In [None]:
#model2.pth 85.9%
import os
import torch
import json
import random
from torch.utils.data import DataLoader, Subset
from torchvision import datasets, transforms
import numpy as np
from sklearn.model_selection import train_test_split
import pandas as pd

# ✅ GPU 설정
device = torch.device("cuda" if torch.cuda.is_available() else "cpu")
print("✅ 사용 중인 GPU:", torch.cuda.get_device_name(0) if torch.cuda.is_available() else "CPU")

# ✅ 경로 설정
data_dir = "C:/Users/user/OneDrive/Desktop/Resnet182-real/data/category_data"
model_dir = "C:/Users/user/OneDrive/Desktop/Resnet182-real/model"
csv_dir = "C:/Users/user/OneDrive/Desktop/Resnet182-real/csv"
json_dir = "C:/Users/user/OneDrive/Desktop/Resnet182-real/json"  # JSON 저장 경로
os.makedirs(model_dir, exist_ok=True)
os.makedirs(csv_dir, exist_ok=True)
os.makedirs(json_dir, exist_ok=True)  # JSON 저장 폴더 생성

# ✅ 하이퍼파라미터 설정
BATCH_SIZE = 32
IMG_SIZE = (224, 224)
EPOCHS = 30
LEARNING_RATE = 0.001

# ✅ 데이터 전처리
transform = transforms.Compose([
    transforms.Resize(IMG_SIZE),
    transforms.ToTensor(),
    transforms.Normalize(mean=[0.485, 0.456, 0.406], std=[0.229, 0.224, 0.225]),
])

# ✅ 데이터셋 로드
dataset = datasets.ImageFolder(data_dir, transform=transform)

# ✅ 각 클래스별 이미지 인덱스 분배
class_indices = {cls: [] for cls in dataset.class_to_idx.values()}

for idx, (path, label) in enumerate(dataset.samples):
    class_indices[label].append(idx)

# ✅ 각 클래스의 샘플 수 확인
class_sample_count = {cls: len(indices) for cls, indices in class_indices.items()}
print("✅ 클래스별 샘플 수:", class_sample_count)

# ✅ 1개 이하의 샘플을 가진 클래스를 제외
class_indices_filtered = {cls: indices for cls, indices in class_indices.items() if len(indices) > 1}

# ✅ 데이터셋 분할
train_indices, val_indices, test_indices = [], [], []
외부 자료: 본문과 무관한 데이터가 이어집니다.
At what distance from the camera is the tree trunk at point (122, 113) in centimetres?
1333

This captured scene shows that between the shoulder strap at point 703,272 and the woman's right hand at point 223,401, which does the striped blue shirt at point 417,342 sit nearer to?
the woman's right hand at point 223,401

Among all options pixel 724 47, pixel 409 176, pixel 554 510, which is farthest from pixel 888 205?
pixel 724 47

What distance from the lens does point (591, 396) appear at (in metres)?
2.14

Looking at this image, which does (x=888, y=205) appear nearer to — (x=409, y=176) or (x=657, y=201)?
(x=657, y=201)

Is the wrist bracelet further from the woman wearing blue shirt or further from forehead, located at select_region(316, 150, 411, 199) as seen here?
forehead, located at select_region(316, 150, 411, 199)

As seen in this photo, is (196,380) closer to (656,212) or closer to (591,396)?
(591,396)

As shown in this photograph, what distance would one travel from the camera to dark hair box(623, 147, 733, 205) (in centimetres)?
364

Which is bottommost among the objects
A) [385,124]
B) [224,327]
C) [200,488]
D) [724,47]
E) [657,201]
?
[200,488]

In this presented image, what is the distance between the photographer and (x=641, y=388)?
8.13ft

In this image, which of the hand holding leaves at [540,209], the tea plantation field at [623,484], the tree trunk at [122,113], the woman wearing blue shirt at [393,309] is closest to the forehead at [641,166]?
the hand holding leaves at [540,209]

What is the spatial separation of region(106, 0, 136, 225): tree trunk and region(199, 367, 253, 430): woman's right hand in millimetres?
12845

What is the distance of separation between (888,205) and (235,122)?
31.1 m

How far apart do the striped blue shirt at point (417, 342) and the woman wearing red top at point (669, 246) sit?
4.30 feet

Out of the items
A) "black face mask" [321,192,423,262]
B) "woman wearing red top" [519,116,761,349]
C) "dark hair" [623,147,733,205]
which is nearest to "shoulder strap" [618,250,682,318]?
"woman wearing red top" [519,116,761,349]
for cls, indices in class_indices_filtered.items():
    # stratify를 사용하지 않고 임의로 분할
    train, temp = train_test_split(indices, test_size=0.3, random_state=42)
    val, test = train_test_split(temp, test_size=0.33, random_state=42)

    train_indices.extend(train)
    val_indices.extend(val)
    test_indices.extend(test)

# ✅ 인덱스를 JSON 파일로 저장
train_indices_path = os.path.join(json_dir, "model2train.json")
val_indices_path = os.path.join(json_dir, "model2val.json")
test_indices_path = os.path.join(json_dir, "model2test.json")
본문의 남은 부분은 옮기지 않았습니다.